Smart city programs all over the world have been rapidly rising in the past decade or two. It brings up new innovative technologies and possibilities but also risks and could have unpredictable outcomes and consequences. A good way to portray the size and growth potential of smart city market is that today over half of global GDP is produced by 380 cities and by 2025 the estimates are that 600 cities will be responsible for more than 60% of economic growth (Iliev, 2018). For the sake of comparison there were over 4000 cities with more than 100 000 inhabitants in 2015 and to this date that number has undeniably only grown bigger (Brilliant Maps, 2018).
The IoT (Internet of Things) has given a possibility for cities to make themselves more reachable and interconnected with its citizens and the technological advancements in data gathering and analyzing will lead to substantial cost savings and economic growth. This will also give outside investors a chance to be part of these rapidly growing programs.

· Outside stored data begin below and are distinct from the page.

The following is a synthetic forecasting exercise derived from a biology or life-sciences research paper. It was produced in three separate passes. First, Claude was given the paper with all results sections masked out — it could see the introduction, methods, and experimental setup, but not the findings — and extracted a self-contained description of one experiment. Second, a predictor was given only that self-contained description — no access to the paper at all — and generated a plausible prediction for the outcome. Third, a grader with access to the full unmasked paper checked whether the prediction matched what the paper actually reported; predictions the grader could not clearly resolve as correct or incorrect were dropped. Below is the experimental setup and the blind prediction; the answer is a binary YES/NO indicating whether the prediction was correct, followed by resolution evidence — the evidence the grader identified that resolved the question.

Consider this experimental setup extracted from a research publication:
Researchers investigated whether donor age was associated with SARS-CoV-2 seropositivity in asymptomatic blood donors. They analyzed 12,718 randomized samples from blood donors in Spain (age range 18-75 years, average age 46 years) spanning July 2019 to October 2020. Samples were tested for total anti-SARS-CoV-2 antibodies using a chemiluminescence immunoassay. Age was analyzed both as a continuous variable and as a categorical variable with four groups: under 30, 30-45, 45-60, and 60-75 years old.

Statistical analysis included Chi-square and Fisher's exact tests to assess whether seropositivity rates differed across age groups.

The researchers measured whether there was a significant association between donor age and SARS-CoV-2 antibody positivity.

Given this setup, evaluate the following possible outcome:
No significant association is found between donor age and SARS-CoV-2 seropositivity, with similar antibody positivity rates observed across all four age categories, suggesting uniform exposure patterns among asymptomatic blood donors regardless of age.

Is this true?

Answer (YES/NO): YES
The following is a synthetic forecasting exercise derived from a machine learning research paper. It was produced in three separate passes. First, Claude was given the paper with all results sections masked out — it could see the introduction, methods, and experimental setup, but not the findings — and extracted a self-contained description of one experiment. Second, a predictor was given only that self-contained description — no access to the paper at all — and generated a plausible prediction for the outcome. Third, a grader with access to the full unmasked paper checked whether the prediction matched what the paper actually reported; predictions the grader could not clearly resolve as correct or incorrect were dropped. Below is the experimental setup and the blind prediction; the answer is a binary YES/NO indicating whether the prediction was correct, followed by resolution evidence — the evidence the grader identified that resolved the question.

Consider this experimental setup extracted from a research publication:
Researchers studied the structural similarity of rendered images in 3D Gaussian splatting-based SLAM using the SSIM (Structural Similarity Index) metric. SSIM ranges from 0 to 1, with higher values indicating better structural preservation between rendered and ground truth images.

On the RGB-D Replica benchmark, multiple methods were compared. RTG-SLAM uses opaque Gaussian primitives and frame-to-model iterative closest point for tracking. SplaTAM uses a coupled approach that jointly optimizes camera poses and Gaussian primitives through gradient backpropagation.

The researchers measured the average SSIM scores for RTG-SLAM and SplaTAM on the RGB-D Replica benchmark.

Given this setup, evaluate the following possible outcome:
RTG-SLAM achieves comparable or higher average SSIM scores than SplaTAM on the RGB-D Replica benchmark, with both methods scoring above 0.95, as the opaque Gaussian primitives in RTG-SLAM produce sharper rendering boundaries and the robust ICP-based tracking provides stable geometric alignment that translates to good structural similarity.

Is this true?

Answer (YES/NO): YES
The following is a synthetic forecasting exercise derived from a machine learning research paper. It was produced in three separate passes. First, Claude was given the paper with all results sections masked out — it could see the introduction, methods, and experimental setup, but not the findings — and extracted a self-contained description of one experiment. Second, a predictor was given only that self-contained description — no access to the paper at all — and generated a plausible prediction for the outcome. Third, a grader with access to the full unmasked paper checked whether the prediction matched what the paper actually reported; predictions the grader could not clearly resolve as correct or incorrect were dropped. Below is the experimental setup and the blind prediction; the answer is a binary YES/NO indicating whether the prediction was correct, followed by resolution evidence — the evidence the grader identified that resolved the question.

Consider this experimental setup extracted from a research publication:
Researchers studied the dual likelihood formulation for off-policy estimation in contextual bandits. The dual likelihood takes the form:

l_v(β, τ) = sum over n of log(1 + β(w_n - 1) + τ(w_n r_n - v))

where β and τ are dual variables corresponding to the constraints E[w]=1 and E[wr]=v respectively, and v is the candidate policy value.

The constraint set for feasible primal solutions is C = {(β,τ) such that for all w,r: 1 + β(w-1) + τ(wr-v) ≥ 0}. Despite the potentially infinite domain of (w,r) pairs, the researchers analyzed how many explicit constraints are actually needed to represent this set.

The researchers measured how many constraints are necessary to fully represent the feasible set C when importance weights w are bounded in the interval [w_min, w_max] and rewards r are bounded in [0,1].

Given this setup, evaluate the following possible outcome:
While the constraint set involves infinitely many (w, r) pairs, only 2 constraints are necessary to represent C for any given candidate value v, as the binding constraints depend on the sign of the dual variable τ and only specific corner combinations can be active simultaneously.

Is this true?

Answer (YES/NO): NO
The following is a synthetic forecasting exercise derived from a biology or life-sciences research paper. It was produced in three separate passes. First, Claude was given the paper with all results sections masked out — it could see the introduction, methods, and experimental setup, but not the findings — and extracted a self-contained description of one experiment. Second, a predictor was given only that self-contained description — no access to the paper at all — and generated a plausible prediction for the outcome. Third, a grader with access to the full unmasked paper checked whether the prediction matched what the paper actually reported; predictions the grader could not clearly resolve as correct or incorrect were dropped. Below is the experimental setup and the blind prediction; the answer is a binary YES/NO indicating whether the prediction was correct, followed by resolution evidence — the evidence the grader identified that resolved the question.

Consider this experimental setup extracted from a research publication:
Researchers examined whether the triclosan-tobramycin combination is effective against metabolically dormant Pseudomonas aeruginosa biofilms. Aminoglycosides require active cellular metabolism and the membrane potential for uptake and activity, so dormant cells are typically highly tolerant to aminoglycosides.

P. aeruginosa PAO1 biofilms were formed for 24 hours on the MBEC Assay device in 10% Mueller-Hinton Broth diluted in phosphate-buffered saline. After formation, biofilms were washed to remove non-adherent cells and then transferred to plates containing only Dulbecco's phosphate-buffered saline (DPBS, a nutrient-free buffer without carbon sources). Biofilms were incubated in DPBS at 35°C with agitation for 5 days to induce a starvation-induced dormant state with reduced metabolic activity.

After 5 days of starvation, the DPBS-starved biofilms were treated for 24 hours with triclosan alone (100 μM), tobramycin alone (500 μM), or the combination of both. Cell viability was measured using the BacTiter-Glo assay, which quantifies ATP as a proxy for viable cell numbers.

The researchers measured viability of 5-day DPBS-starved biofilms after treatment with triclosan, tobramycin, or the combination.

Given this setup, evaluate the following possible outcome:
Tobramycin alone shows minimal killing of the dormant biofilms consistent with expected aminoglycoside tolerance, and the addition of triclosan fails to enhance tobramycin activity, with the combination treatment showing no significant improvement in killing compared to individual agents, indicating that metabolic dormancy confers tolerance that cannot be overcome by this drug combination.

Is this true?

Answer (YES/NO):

The effect of big and smart cities in global economy and future growth cannot be underlined enough. And if estimates come true, 66% percent of human population will be living in urban areas by the year 2050 and therefore there needs to be major accomplishments in technology and proper allocation of resources to handle this huge population (Low, 2018).
What Makes a City Smart?A city might have a large population and a lot of big companies in technology and business, local public transportation and a good economical situation. But what makes a city smart is the communication, data collection and analyzation of this data and the use of it in daily life. Whether it is about optimizing the public transportation to efficiently match the needs of citizens and the current traffic flow or adjusting the lighting and heating in an office building based on the amount of natural light and warmth and more importantly the location of workers and the nature of work they are doing. The optimizing based on people’s location and the things they do extends all the way to water and energy usage and transportation and sewerage (Gardner, M., Brown, M. and Petel, G. 2018), (du Preez, 2017).
All these things have a huge impact on citizen well-being, cost-savings due to optimizing the usage of energy and water, transportation all-around and on environmentally sustainable life in a city. An optimal and desirable smart city is efficient, focused on making life better on all areas, non-discriminating, environmentally friendly and sustainable and has a wide range of possibilities on communication with the citizens and is continuously listening to ideas for improvement. That is a place everyone would be happy to live and should be a target for all governments and city councils all around the globe.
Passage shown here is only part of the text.